The Zeal Amaranthine


The mesmerizing rainbows, vibrant and full of happy hues, often leave me wondering about life. Don’t we all aspire to become one someday, to leave that distinct mark, to make people forget their rainy day, to leave at least someone awestruck? But then we lack that zeal a wee bit- to deal with the struggles, to face the scorch and the rain or to stand tall until the eleventh hour. Our immured imagination needs to peep through the cracks, beyond the massive walls of setbacks and defeats. Yes I know, it’s easier said than done. But the whole hullabaloo is about taming our mind to keep calm through the down and the dark. It demands strength, it urges for nothing but patience.

Struggle is mandatory like the pinch of salt in the lemonade that adds taste to it. Tribulations do shape us. All that we go through makes us stouthearted and intrepid, both mentally and emotionally. As we move through the labyrinth, we perceive how we ended up there in the first place. As we pass through the thorns, we know who was, and is there to walk along, or to even pluck them to smoothen our path. We savvy that we had it in us- the courage to keep up the pace.

Do the people who make it through all the odds and come out with flying colours (Yes! Like the rainbow), possess something different?

Yes, they do- an amaranthine zeal. The fire that doesn’t die with the downpour, that which cannot be put off by the winds and that which does not dry out, come what may. If you are unstoppable, no force can flinch you.

Oscar Mosquera, a Colombian weightlifter, and Olympic Champion made it to the Olympic finals each time since 2004 but won a gold only in 2016. What if his ardour had not been indomitable and had he sought contentment in the silver? Karoly Tacaks, a world-class shooter lost his hand in an explosion. When he started training himself to shoot with the left hand, Olympics were cancelled for two consecutive terms. He never gave up and his diligence helped him reach the pinnacle. An indefatigable will power, an incessant urge to bear the odds and an undying patience is what they possessed and what we think we do not.

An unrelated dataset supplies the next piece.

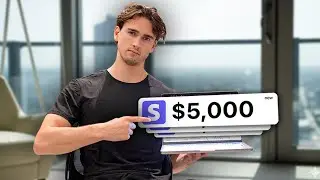 Copy & Paste THIS AI Agent To Make Your First $5000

Turn the mental blocks into building blocks.’ This reminds me of a seminar being conducted for students, joined in by thousands of enthusiastic youngsters. The orator asked them, “How many of you see yourself in the top five ranks?” Contrary to his expectation, only a handful raised their hand. He said just one line before concluding the session (saying it all), “Remember my dear folks, you will only if you will to, and if you will to see a rainbow, you got to put up with the sun and the rain.”

And so is the truth of life.


The fetters, the chains, the thralldom are all in my mind

This sojourn I so tread on, to emancipate the confined

Fire and thorns and frustration, await like landmark

In my willing heart I keep, an unquenchable spark

As I forge towards myself, on this walk labyrinthine

I see a measured volition, and that my zeal is amaranthine.